Description of the task
Output only the lines below from the one holding "La Roche-Posay Thermalwasser 150 ml" down to the one holding "В Минкульте РФ оценили уральских актрис", both end lines included and every picture dropped.

Available records

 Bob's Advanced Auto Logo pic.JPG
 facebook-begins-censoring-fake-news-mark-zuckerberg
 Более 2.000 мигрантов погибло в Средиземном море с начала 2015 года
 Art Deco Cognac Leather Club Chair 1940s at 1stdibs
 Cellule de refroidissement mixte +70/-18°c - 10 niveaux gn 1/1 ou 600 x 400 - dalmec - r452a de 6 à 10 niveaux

---

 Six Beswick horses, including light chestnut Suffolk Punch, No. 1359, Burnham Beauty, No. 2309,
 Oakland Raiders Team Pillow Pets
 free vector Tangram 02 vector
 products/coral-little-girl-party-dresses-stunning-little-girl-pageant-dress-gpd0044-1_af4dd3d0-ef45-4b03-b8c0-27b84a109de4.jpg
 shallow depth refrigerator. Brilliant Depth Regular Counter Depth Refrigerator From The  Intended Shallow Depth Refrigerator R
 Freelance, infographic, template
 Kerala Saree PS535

...

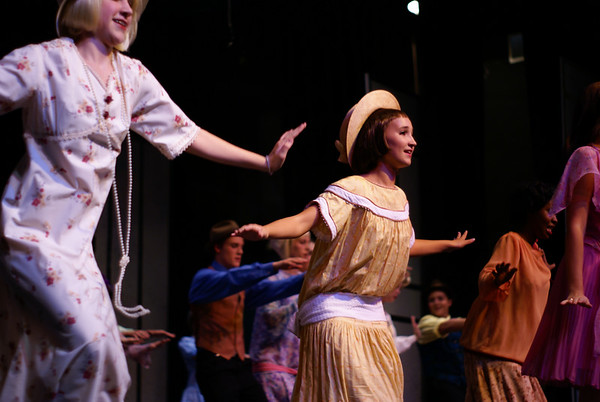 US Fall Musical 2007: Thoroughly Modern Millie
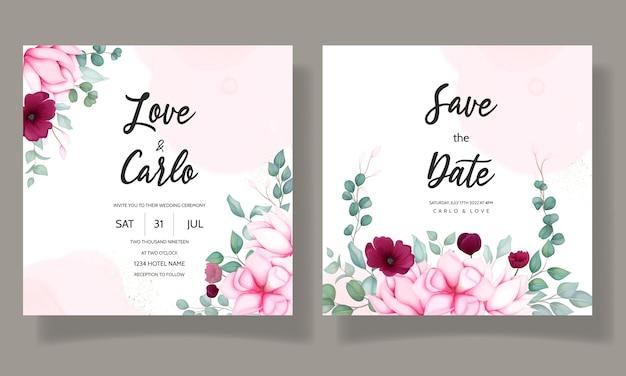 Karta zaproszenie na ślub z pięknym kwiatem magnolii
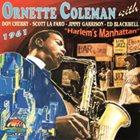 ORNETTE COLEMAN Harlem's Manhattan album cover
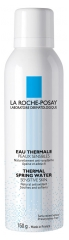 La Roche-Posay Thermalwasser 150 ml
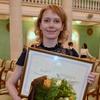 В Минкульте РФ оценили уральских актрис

Solution to this problem
 La Roche-Posay Thermalwasser 150 ml
 В Минкульте РФ оценили уральских актрис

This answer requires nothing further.